[REQUIRED ACTION]:
Your answer should be only the lines below from the one with "Handtas Gattinoni BENTD8620WZ" to the one with "RENAULT Megane E-Tech", repeated exactly, ends included.

(SOURCE RECORDS)

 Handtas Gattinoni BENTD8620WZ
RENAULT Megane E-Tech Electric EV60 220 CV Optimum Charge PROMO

(End SOURCE RECORDS)
(SOURCE RECORDS)

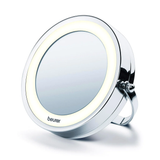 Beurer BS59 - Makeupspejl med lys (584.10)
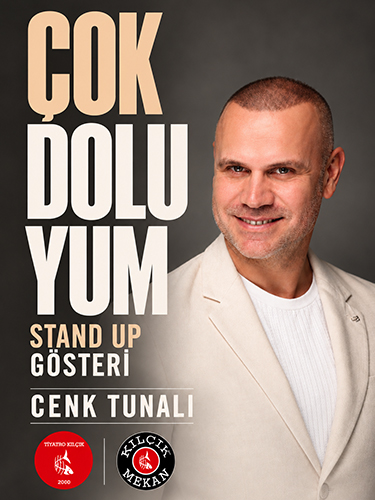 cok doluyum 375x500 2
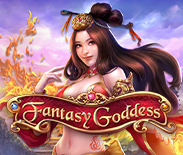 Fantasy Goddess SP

(End SOURCE RECORDS)

[RESPONSE TO THIS TASK]:
 Handtas Gattinoni BENTD8620WZ
RENAULT Megane E-Tech Electric EV60 220 CV Optimum Charge PROMO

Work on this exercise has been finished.